## begin SOURCE MATERIAL

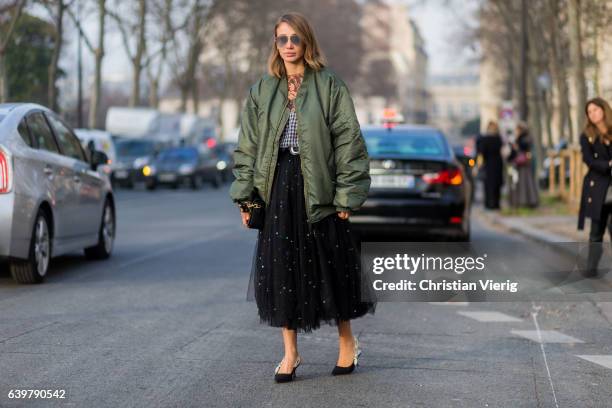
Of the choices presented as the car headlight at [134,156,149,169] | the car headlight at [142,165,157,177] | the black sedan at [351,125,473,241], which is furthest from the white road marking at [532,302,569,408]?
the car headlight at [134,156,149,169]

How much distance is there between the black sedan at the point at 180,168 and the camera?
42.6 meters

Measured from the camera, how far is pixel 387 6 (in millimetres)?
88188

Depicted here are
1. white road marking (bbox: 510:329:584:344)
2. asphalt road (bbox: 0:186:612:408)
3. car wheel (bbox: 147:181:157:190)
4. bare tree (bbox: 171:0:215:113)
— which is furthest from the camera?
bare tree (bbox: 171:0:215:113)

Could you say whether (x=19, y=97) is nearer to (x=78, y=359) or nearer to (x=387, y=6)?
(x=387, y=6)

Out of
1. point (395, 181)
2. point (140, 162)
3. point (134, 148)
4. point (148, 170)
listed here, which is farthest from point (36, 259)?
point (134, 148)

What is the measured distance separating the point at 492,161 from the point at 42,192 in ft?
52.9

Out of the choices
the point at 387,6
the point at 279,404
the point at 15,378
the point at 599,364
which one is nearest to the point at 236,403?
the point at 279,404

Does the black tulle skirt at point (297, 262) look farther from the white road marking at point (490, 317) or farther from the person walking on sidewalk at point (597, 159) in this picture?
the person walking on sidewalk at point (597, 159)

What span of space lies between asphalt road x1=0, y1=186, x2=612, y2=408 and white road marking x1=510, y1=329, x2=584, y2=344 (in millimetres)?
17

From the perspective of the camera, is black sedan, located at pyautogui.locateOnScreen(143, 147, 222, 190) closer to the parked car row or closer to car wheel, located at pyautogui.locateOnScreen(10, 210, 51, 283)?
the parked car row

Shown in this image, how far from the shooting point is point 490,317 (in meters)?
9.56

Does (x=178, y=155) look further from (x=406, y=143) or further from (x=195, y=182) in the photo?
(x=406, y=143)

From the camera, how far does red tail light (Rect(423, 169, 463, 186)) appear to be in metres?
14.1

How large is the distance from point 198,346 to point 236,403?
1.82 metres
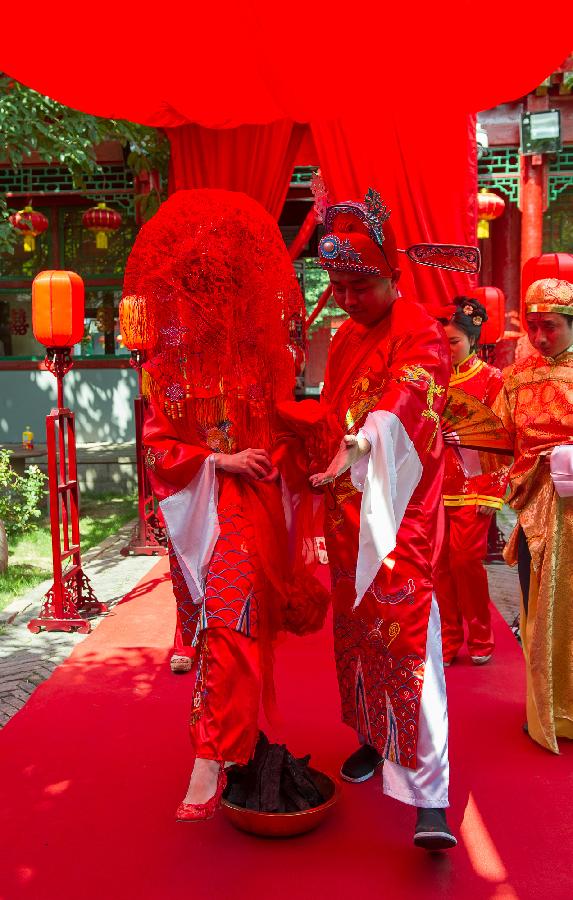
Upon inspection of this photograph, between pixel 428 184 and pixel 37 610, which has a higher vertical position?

## end SOURCE MATERIAL

_SHORT TASK_
Turn the lines from the one containing "How large is" through the last line above into a Markdown table with the columns Row and Line, one line per row. Leave out blank lines and pictures.

_RESPONSE_
| Row | Line |
|---|---|
| 1 | How large is the distance from point 198,346 to point 236,403? |
| 2 | 1.82 metres |
| 3 | Upon inspection of this photograph, between pixel 428 184 and pixel 37 610, which has a higher vertical position? |